The path to the schoolroom was different for Ms. Quintero who says “I think I’ve wanted to be a teacher since middle school. Math always came easily to me, and other kids wanted to sit by me so I could help them. I realized I was good at explaining math to them, and I thought ‘why not do this for the rest of my life?’”
The greatest satisfaction for Ms. Quintero comes from seeing a student finally grasp an elusive math concept. “I can tell when they’re frustrated. Some students are afraid to say anything, and so I approach them individually. Others are not shy and ask for help. It just feels really good when they get it … I know what it’s like to want to quit.
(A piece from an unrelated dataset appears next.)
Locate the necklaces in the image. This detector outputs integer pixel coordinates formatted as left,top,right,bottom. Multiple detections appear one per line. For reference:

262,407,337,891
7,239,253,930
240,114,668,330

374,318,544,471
For those kids who light up and say ‘Wow, with you it finally clicks!’ That feels really good, and I think maybe they won’t give up on math,” she says.
“I love teaching,” she says. “I don’t know what else I could do for the rest of my life.”
“We’ve hired a number of Dalton State graduates and found that the preparation they receive is second to none,” said Dr. Phil Jones, principal at Dalton’s Park Creek School.
He cited Dalton State’s English as a Second Language endorsement that prepares students to teach children for whom English is not the first language, which includes the majority of students at Park Creek. “They understand how ESOL students learn differently,” he said, adding that some new teachers are able to extend that knowledge to teach other special needs students.
“They have a strong instructional foundation and a great work ethic," said Dr. Jones. "I’ve had the privilege of teaching some classes at Dalton State and my children went there – I know the rigor. I’ve seen the level of preparation and know they are ready to take on the additional learning that comes from being a teacher. I’ve been very, very satisfied with the candidates we’ve hired from Dalton State.”